BEGIN TEXT SHOWN
Given my extreme usage of online services, it was only a matter of time, before I ran into some issue with mobile wallets. I always suspected that mobile wallets will let me down in the hour of need, and I now I have proof. Further, this is an indication that perhaps, it will be sometime before our economy becomes truly cashless, and why, even someone as obsessed about online services such as me, can only trust cash.  

The other day, I was travelling for work purposes, in a city far from where I live. I am talking at least 100 kilometers away. This distance becomes important later. I purchased some cakes worth a small amount of 80 rupees. I asked the vendor if he has paytm, and he said yes. Happily (I am always happy when I get to use digital money, and I have been like this even before this demonetization stuff happened) I whipped out my phone, scanned the bar code, and made the payment.  

I got an SMS, and I also got the successful transaction on my app. As I always do this, I showed the shop keeper that I have paid him. I proceeded to collect my purchased products, but the shop keeper stopped me. He said that he has not received an SMS or any updates on the app. I once again showed him (confirming that it was indeed his phone number, to which he agreed) my phone, the SMS and the paytm app transaction confirmation. The shop keeper refused to take this proof. He said that unless he gets and SMS, or the transaction shows up on his phone, he does not think payment has happened.
END TEXT SHOWN
BEGIN LISTING
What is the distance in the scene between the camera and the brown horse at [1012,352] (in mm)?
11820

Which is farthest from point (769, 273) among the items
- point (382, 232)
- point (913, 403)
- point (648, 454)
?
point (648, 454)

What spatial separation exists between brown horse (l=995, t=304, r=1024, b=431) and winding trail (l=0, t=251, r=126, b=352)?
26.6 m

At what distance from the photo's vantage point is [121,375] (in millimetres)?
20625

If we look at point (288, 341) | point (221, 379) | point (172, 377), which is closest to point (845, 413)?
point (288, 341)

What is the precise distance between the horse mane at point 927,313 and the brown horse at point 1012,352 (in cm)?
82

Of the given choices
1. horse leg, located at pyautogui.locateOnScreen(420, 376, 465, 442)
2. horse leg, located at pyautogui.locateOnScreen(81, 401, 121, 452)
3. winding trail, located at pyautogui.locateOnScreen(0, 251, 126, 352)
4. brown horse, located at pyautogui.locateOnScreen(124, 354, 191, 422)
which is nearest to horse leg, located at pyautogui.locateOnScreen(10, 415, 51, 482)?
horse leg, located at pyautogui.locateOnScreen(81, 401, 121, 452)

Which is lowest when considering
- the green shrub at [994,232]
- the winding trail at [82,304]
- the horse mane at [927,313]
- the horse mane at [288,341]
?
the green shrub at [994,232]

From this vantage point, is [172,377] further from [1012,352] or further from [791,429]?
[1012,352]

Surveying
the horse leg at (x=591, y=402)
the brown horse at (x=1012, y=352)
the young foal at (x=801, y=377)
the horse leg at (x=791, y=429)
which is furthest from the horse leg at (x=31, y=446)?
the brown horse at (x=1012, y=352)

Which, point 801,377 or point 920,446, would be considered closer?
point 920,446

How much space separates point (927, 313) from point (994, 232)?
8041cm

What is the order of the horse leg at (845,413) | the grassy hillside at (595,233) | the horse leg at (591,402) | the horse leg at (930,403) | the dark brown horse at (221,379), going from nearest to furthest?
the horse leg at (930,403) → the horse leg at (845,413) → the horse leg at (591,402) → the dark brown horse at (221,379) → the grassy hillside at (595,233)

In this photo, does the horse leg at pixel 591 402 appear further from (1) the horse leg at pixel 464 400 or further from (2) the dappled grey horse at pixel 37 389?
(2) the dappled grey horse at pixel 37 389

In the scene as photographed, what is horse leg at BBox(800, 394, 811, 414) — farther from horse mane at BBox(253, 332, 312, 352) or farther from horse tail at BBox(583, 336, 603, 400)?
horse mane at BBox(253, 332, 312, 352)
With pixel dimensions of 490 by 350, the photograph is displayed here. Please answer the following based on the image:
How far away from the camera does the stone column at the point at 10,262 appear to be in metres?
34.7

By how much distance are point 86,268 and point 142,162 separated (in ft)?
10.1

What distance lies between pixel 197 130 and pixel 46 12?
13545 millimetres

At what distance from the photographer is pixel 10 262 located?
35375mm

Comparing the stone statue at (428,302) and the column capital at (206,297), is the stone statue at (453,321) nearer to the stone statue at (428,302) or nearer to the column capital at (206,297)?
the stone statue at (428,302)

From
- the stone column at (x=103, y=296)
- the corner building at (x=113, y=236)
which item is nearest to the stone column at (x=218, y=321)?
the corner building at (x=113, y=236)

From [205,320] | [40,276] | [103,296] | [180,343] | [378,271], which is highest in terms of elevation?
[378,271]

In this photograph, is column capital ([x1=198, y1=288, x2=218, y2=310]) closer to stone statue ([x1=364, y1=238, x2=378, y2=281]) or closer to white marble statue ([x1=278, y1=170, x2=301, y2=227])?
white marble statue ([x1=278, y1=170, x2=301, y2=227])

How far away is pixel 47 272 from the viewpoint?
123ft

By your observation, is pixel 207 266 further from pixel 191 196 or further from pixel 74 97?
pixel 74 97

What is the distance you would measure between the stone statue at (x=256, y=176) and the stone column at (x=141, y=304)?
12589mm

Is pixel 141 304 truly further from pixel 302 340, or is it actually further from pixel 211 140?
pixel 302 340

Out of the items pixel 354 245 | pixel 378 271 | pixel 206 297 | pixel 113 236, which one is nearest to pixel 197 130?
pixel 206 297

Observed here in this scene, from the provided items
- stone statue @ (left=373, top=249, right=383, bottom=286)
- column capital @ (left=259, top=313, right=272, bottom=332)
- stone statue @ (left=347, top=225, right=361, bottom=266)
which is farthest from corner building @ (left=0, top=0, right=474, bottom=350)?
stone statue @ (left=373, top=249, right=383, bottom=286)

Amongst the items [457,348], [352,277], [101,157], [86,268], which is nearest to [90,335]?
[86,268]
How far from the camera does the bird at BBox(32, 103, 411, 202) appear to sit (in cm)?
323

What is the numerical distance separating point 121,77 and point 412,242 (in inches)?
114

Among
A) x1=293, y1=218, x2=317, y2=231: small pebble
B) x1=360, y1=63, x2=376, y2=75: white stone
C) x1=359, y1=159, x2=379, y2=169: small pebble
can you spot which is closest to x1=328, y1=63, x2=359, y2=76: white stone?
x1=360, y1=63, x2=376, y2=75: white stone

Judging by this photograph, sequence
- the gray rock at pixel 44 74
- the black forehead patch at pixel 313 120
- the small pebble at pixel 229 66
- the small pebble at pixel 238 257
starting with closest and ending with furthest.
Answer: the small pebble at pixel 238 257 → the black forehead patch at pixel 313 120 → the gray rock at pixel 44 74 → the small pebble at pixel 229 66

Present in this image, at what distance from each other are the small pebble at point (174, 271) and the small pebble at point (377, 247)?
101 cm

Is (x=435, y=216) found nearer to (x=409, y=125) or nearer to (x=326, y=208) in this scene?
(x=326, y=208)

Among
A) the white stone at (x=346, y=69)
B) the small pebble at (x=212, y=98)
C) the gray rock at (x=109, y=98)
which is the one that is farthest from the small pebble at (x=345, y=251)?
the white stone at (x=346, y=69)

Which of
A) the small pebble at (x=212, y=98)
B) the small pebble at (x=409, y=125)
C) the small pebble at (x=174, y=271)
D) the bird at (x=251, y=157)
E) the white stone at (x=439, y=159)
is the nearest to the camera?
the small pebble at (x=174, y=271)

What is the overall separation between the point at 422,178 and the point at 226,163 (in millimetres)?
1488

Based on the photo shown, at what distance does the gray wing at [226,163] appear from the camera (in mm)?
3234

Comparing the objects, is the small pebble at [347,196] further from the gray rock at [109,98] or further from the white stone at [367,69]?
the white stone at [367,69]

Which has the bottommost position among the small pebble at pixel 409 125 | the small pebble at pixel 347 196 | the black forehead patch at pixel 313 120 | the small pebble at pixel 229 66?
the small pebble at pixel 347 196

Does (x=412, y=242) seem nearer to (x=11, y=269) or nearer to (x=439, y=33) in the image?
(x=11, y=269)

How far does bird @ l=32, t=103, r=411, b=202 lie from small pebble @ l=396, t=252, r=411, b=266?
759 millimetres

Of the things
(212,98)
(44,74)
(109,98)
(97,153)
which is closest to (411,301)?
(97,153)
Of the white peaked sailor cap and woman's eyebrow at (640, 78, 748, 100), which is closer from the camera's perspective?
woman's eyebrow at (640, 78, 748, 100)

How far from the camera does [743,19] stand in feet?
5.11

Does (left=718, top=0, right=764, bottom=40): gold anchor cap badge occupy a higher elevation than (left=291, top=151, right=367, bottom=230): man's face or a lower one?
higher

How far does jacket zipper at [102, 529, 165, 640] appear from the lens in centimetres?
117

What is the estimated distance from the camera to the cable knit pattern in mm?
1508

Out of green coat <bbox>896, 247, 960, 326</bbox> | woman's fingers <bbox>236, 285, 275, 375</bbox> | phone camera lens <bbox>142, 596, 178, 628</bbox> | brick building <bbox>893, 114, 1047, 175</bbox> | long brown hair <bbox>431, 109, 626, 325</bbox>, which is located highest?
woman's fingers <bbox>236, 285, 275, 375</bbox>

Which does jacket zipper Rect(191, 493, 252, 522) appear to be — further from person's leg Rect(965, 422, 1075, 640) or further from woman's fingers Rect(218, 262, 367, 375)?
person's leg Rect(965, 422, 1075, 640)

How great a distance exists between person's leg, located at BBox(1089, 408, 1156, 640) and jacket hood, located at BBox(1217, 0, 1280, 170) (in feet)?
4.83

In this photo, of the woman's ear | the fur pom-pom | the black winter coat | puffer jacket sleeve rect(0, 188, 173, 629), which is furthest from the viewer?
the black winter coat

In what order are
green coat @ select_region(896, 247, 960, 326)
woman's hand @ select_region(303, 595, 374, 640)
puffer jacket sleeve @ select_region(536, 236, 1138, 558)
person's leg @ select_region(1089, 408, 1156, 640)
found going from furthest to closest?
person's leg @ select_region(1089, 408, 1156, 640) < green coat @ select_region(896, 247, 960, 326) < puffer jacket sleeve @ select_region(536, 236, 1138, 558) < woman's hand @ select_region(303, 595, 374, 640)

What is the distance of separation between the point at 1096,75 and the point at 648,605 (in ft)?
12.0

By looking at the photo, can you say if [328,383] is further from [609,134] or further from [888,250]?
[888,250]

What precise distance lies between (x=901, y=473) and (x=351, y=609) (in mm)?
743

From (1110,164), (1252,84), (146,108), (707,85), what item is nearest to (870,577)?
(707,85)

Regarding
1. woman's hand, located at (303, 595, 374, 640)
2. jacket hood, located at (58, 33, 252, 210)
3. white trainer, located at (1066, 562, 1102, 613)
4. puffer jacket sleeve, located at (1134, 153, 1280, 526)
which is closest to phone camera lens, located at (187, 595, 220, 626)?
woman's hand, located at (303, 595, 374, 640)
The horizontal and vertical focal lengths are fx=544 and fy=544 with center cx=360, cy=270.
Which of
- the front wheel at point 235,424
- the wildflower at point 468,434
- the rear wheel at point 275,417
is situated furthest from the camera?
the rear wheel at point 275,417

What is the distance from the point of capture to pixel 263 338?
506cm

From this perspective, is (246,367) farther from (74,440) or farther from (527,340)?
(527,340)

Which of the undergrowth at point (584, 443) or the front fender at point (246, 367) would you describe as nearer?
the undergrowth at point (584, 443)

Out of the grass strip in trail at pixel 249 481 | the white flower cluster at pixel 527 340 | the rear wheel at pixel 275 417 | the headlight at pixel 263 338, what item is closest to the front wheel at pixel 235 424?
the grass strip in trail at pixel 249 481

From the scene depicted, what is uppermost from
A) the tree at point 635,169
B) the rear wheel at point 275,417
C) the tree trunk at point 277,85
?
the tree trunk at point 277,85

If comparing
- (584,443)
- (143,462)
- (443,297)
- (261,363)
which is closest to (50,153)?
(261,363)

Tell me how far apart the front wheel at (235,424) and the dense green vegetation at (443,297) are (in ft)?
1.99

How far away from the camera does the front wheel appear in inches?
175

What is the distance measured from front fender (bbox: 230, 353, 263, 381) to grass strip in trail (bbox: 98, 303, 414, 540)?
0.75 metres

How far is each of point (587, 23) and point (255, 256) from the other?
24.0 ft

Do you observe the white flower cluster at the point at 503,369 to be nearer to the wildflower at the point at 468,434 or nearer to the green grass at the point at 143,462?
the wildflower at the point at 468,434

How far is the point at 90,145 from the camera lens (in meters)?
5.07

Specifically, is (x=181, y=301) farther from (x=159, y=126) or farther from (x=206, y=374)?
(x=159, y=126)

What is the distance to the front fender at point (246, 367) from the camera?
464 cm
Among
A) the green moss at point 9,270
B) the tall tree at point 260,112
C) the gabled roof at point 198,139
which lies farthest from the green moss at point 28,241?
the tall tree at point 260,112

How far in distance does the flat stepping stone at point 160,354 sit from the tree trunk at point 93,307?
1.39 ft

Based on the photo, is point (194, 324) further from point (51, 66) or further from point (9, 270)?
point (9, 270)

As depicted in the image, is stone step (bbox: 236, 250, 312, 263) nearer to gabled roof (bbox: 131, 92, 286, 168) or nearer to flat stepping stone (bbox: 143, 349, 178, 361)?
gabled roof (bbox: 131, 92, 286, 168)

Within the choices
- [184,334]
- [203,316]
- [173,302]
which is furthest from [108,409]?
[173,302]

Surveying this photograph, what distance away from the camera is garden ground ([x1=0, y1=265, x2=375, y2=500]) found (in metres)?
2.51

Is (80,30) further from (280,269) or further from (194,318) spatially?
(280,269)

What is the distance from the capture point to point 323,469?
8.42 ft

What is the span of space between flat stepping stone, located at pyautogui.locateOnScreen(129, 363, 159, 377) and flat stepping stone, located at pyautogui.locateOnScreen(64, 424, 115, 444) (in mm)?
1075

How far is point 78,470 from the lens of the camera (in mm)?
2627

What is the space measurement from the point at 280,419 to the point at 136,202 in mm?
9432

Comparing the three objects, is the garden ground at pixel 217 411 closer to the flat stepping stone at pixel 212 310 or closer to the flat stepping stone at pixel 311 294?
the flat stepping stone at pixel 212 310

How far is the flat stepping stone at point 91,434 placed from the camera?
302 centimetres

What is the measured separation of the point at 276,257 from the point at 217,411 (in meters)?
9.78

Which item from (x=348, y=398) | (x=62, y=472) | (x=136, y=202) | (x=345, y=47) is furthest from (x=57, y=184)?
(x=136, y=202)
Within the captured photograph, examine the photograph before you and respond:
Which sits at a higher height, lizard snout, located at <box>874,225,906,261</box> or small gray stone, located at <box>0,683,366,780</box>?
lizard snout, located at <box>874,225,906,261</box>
END LISTING
* **TASK 1**:
From the mobile wallet story, output the passage starting with "Given my extreme" and going on through "only trust cash.".
* **TASK 2**:
Pick up the mobile wallet payment story right after its final sentence and keep it going.

* **WRITTEN RESPONSE 1**:
Given my extreme usage of online services, it was only a matter of time, before I ran into some issue with mobile wallets. I always suspected that mobile wallets will let me down in the hour of need, and I now I have proof. Further, this is an indication that perhaps, it will be sometime before our economy becomes truly cashless, and why, even someone as obsessed about online services such as me, can only trust cash.

* **WRITTEN RESPONSE 2**:
I told him that he must then get into touch with support, and they should solve it for him. He flatout refused, and said that I must pay him in cash. I was on my way to a meeting, so I had no choice but to pay him cash, with the happy assumption that paytm will do a reverse charge. 2 days later, I know now, how wrong I was. 

Sequence of Events

For the sake of easy reading, I have divided the sequence of events as instances of communication. 

Instance 1  

I created a ticket through the app, mentioning the incident.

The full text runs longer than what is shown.